The data:
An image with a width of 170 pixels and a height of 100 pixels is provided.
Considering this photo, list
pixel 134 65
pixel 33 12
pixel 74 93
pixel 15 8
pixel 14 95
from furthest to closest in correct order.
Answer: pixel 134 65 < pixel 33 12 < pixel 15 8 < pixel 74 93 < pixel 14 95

Problem requirements:
Copy the item above word for word, every line of it.

Solution to this exercise:
An image with a width of 170 pixels and a height of 100 pixels is provided.
Considering this photo, list
pixel 134 65
pixel 33 12
pixel 74 93
pixel 15 8
pixel 14 95
from furthest to closest in correct order.
Answer: pixel 134 65 < pixel 33 12 < pixel 15 8 < pixel 74 93 < pixel 14 95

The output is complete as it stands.